Passage shown:
A long-standing belief among law enforcement that marijuana turns your tongue green is used in DUI cases across the country.
Mythology abounds in the marijuana world. Prohibition forced cannabis communities underground, which resulted in the formation of a marijuana counterculture in the 60s and 70s. As a result, marijuana tips and tricks — how black pepper sedates paranoia, joint rolling techniques, etc. — were often passed around by word of mouth. There was little existing literature outside High Times and Terence McKenna to educate yourself.
Law enforcement crafted its own mythology regarding marijuana users. Among the popular tropes were weed is a gateway drug and legalizing cannabis would inhibit police from doing their jobs. This is simply not true, as one study funded by the Department of Justice found. And while the internet has empowered many to dispel rumors and fake news on both sides, some still persist in a subtle yet pernicious manner.
Take, for example, the myth that smoking marijuana will create a viscous green film atop your tongue. Smoking marijuana can dry out your mouth, creating the dreaded “cottonmouth” many daily users describe. For anyone with cannabis experience, the idea that marijuana will create more color-tinted saliva in your mouth is a funny one.
Yet for some Americans, the green tongue myth is no laughing matter. Law enforcement across the country reference the green coating as probable cause in DUI cases. In fact, many police officers are trained to look for a green tongue in marijuana-related cases. According to The York Daily Record, 28 out of a possible 1,300 DUI cases in the York County Court of Common Pleas last year detail a “green film,” “green tint,” and “green coating.”
“The science behind marijuana consumption turning your tongue green is about as sound as the science behind the earth being flat or that lying makes your nose grow,” Erik Altieri, executive director of NORML, told the York Daily Record in an email.
To identify possible persons under the influence, police undergo a Drug Evaluation and Classification Program. “Possible green coating on the tongue” is listed as a potential characteristic of marijuana users, in the Feb. 2018 Instructor Guide manual. The course, as well as law enforcement advocates, reference two specific peer-reviewed studies as the basis for the “green tongue” theory.
In the first, a 1998 study published in the Journal of the American Optometric Association, two of the five authors worked in law enforcement. The paper, without citation, states those who recently smoked marijuana “might have a greenish coating” on the back of their tongue. Karl Citek, an optometry professor at Pacific University, told the Record they were just reporting on what police were taught in the Drug Evaluation and Classification Program. In other words, the police’s reference was their own program.
The second, a 2017 study published in the Journal of Forensic Sciences, was an analysis of persons suspected of driving under the influence via blood samples. In their reports, police mentioned a “coating on the tongue” in 185 cases. Toxicology reports stated that 96.2% of these drivers had THC in their system. In a scientific sense, this is a classic case of confusing causation with correlation. These researchers did not discover smoking marijuana caused a coating of the tongue. Instead, they connected reports of what officers saw in the field against their lab results.
By the way, the first page of the second study notes that, “Authors all work for The Orange County Crime Laboratory testifying on driving under the influence cases, specifically in regard to marijuana, which represents a possible conflict of interest.”
All of this appears far from conclusive. One expert told The York Daily Record the initial myth began because of a 1986 handbook called “Identifying the Marihuana User.” Included in the book is picture provided by the author, physician Forest Tennant, which shows the “Green coated tongue of marijuana-hashish smoker.” While that’s possibly where it all started, hopefully new research is conducted outside possible police influence. In the world of law enforcement, facts should lead the way, not mythology.

To do:
Answer these from the green-tongue article:
(a) According to The York Daily Record, how many DUI cases in the York County Court of Common Pleas last year describe a green film, tint, or coating, and out of how many possible cases?
(b) In what year and in which journal was the first study published?
(c) What is the title of the 1986 handbook that one expert linked to the start of the myth?
The listing that comes next has no connection to the green-tongue article.

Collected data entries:
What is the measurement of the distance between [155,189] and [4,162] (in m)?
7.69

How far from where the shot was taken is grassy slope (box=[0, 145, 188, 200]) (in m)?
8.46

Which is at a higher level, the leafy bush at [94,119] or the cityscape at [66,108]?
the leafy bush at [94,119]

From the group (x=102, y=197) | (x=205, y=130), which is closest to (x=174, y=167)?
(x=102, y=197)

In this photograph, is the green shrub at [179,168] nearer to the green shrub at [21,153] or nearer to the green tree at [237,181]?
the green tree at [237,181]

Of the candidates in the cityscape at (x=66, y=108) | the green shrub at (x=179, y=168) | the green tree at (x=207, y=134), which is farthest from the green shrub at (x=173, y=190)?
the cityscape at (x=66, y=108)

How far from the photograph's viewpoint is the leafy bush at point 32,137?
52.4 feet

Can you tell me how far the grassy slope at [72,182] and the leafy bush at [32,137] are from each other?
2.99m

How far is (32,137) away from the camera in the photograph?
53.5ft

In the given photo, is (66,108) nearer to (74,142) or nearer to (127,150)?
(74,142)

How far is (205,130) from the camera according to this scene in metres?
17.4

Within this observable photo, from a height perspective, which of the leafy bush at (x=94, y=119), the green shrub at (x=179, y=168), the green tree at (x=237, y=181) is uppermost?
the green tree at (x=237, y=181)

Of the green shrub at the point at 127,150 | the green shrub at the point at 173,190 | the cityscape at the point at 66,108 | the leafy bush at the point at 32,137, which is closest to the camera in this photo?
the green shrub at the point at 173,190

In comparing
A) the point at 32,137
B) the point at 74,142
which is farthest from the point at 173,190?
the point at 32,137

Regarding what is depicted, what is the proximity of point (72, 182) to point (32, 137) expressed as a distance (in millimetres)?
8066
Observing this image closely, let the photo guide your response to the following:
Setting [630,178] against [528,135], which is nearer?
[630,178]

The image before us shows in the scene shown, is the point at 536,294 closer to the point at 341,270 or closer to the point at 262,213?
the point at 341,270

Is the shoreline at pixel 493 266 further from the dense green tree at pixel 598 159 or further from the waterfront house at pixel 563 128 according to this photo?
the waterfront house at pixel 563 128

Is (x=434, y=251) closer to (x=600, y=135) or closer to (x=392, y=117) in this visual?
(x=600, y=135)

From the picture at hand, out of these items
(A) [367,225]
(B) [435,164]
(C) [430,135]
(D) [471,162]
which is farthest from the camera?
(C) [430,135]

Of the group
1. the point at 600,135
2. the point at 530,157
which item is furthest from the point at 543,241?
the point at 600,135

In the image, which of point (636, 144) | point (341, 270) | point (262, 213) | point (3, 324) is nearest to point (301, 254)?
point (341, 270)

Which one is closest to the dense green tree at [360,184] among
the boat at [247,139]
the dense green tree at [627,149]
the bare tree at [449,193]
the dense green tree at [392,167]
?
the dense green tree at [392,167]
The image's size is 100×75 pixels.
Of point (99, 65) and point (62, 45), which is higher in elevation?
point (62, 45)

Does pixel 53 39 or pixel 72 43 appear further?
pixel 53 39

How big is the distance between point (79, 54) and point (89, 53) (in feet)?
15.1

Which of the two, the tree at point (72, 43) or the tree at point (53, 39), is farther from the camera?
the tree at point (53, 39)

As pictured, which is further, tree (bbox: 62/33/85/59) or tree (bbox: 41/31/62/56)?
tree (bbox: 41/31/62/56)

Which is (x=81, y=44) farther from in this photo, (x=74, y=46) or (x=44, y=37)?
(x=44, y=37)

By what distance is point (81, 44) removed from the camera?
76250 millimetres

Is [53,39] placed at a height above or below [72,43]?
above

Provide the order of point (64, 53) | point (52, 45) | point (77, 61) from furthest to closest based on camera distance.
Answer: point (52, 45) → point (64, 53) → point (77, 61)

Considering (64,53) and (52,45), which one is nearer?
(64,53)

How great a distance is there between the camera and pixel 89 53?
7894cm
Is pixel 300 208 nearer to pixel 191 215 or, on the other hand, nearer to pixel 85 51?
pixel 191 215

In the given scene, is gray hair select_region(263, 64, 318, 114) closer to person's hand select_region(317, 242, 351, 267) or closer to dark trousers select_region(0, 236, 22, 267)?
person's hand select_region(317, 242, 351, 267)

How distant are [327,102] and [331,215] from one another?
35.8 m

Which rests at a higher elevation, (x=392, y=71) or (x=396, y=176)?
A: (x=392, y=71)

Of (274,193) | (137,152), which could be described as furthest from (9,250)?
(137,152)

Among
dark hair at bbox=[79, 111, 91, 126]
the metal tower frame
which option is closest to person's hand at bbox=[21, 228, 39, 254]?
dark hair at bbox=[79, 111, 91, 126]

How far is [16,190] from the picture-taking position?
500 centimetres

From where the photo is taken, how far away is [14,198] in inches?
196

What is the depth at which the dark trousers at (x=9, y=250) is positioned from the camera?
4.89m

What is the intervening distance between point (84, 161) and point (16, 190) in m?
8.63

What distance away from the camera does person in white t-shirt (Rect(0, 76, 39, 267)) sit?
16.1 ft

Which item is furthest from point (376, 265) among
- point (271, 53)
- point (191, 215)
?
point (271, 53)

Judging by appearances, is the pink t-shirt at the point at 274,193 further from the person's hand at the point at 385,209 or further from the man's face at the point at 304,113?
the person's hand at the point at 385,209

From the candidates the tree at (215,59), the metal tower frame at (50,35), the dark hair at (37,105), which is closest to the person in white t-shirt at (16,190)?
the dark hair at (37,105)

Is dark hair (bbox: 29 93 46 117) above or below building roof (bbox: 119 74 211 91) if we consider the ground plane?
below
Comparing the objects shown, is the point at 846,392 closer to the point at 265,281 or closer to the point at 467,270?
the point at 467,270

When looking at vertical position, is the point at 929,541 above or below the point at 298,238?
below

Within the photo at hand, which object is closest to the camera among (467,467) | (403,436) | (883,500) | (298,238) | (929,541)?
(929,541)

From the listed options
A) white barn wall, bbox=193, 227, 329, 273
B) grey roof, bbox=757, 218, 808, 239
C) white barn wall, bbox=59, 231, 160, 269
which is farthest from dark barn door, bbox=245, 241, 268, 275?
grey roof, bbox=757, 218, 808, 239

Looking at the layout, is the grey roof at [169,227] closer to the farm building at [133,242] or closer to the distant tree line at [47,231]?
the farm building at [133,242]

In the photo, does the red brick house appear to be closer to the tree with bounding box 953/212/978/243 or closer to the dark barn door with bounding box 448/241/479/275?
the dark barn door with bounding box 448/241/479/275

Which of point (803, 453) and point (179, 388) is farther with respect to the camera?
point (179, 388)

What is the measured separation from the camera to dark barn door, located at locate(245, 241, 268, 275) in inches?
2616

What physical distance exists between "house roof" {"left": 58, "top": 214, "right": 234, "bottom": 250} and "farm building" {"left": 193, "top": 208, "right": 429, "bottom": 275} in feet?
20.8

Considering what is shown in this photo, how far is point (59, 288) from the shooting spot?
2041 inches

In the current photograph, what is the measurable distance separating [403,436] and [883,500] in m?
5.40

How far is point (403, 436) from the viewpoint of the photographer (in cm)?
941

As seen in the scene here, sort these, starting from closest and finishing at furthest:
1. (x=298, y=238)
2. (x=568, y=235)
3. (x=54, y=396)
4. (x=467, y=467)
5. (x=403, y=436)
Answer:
...
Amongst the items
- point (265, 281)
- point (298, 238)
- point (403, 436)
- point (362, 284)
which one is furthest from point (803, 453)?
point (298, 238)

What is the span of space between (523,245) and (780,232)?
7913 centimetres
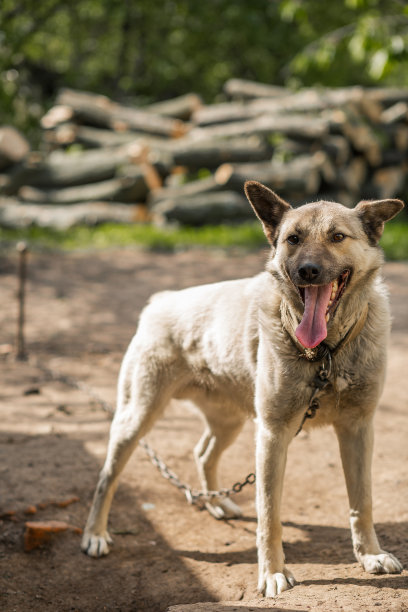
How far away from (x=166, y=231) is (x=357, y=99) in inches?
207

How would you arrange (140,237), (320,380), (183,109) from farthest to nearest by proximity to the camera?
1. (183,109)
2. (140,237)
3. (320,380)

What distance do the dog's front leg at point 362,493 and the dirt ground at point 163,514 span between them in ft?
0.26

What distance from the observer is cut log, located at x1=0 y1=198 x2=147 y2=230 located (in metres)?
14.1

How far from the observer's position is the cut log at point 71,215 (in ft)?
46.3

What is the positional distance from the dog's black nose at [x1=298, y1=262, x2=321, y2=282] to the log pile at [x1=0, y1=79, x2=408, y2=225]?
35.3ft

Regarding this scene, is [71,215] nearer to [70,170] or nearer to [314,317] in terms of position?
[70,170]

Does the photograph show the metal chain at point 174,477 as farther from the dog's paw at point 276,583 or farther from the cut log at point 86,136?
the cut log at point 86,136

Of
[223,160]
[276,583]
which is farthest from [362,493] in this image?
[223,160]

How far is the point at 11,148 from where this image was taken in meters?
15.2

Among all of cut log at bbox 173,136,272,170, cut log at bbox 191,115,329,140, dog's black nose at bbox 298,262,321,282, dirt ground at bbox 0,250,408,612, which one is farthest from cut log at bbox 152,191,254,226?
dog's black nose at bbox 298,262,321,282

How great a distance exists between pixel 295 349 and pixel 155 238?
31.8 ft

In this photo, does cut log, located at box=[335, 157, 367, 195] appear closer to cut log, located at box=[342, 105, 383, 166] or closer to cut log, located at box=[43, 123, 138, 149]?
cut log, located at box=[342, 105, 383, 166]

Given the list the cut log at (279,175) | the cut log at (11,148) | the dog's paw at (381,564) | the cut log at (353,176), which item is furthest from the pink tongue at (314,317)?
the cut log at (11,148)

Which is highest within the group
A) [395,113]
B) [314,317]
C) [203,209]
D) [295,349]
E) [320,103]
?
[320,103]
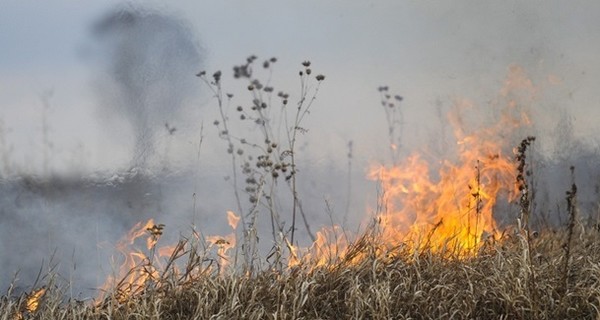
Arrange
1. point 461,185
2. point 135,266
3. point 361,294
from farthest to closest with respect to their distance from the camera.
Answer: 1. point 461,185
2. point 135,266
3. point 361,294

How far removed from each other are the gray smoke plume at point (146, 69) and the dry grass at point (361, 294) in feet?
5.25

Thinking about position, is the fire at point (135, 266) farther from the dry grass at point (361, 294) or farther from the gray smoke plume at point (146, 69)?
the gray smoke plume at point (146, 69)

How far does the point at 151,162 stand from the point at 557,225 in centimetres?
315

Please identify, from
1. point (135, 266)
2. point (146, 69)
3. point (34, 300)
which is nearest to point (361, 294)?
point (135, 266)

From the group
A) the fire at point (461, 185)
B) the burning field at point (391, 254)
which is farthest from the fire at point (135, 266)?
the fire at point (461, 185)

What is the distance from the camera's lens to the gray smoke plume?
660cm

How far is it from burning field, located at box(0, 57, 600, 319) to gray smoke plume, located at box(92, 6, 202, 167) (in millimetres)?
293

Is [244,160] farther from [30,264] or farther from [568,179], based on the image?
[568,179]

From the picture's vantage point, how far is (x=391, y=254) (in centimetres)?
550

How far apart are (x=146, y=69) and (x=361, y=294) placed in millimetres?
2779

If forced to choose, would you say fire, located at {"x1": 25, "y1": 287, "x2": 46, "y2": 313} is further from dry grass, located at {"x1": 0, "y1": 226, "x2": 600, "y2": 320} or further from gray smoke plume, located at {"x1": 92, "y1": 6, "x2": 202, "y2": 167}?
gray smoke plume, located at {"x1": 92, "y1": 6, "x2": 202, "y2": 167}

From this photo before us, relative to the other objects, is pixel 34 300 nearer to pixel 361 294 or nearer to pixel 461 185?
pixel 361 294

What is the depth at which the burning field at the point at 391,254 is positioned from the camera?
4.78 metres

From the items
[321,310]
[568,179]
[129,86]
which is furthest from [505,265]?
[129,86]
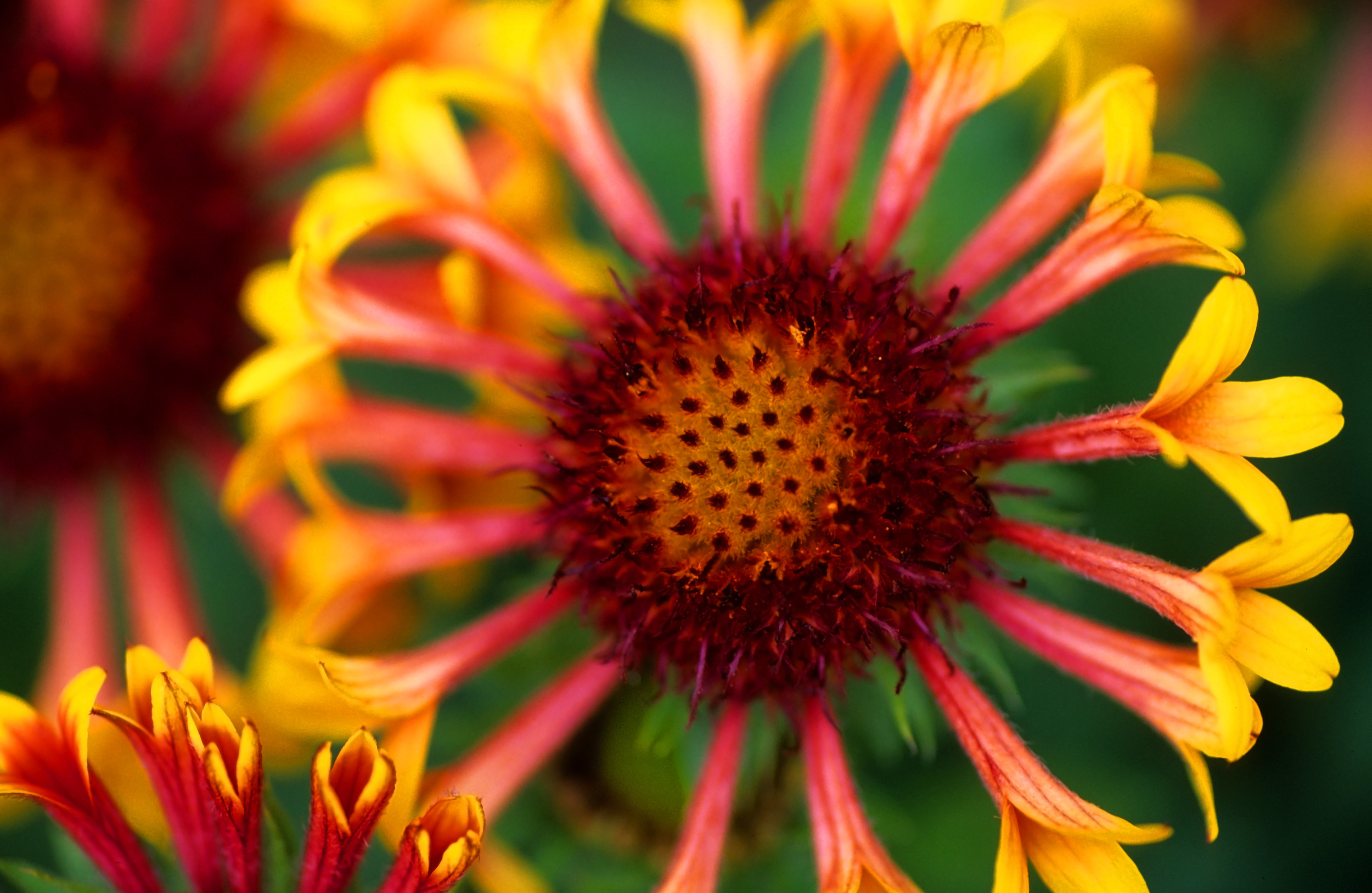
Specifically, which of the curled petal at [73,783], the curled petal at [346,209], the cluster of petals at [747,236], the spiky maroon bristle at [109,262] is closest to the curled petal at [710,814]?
* * *
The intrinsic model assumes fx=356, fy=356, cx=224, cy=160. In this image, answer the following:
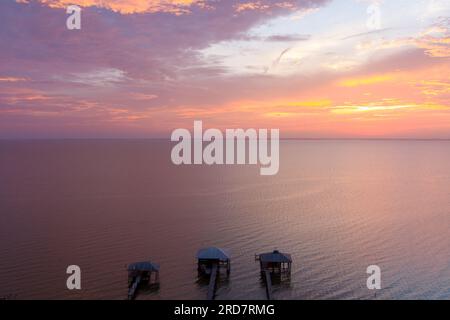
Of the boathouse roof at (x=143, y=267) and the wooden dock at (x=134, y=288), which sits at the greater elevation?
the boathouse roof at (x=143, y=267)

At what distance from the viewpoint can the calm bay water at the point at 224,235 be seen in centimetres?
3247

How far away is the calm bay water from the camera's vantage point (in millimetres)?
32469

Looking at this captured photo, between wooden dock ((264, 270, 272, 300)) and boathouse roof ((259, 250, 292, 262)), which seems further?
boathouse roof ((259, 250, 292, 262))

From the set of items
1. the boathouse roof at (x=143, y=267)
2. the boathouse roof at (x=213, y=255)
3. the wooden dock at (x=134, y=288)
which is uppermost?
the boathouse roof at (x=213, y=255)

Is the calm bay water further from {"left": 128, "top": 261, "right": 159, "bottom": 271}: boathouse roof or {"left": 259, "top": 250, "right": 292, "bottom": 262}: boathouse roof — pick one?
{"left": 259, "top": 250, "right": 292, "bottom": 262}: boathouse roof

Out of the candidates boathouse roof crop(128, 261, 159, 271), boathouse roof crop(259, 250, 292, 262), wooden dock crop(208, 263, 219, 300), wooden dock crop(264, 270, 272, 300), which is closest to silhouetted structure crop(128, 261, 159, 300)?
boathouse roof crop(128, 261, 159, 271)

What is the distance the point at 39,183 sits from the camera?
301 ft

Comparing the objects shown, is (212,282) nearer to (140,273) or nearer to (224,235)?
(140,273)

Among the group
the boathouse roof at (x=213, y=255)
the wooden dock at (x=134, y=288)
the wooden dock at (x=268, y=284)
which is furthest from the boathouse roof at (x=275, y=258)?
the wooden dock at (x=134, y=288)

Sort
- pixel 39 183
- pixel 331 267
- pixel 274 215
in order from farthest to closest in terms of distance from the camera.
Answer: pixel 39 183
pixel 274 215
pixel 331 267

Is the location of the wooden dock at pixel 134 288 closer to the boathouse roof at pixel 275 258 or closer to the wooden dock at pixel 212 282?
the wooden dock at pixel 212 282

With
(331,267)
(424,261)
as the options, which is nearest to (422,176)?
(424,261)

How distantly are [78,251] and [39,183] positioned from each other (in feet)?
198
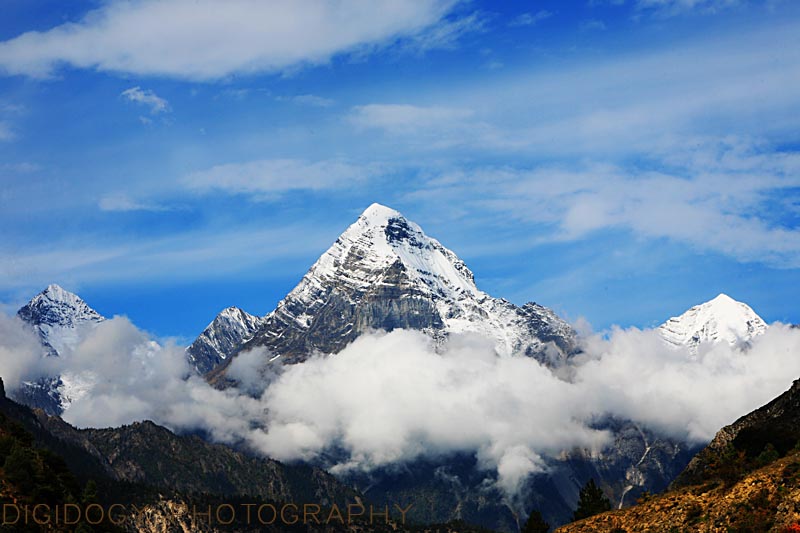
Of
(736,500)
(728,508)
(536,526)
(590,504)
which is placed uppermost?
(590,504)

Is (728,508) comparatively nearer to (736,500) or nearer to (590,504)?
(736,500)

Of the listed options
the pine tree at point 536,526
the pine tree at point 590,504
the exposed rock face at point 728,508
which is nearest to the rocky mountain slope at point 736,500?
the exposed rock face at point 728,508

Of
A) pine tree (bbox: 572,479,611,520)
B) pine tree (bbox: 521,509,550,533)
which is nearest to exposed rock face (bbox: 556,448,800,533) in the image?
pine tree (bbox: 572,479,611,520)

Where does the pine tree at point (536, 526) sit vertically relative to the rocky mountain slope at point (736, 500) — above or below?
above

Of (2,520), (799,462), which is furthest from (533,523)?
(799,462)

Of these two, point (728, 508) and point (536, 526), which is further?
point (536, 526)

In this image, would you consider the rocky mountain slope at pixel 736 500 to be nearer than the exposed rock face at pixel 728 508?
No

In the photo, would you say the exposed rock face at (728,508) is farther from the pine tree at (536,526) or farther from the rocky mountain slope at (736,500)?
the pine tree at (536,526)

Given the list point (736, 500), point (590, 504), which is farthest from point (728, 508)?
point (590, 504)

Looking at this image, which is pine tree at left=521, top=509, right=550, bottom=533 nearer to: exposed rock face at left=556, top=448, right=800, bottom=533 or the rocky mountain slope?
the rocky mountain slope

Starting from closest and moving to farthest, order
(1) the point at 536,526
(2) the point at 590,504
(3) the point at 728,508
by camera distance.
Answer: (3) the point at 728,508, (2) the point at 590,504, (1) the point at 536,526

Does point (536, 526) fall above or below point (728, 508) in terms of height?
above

Answer to the problem:
(a) 28 out of a possible 1,300.
(b) 1998, in the Journal of the American Optometric Association.
(c) "Identifying the Marihuana User."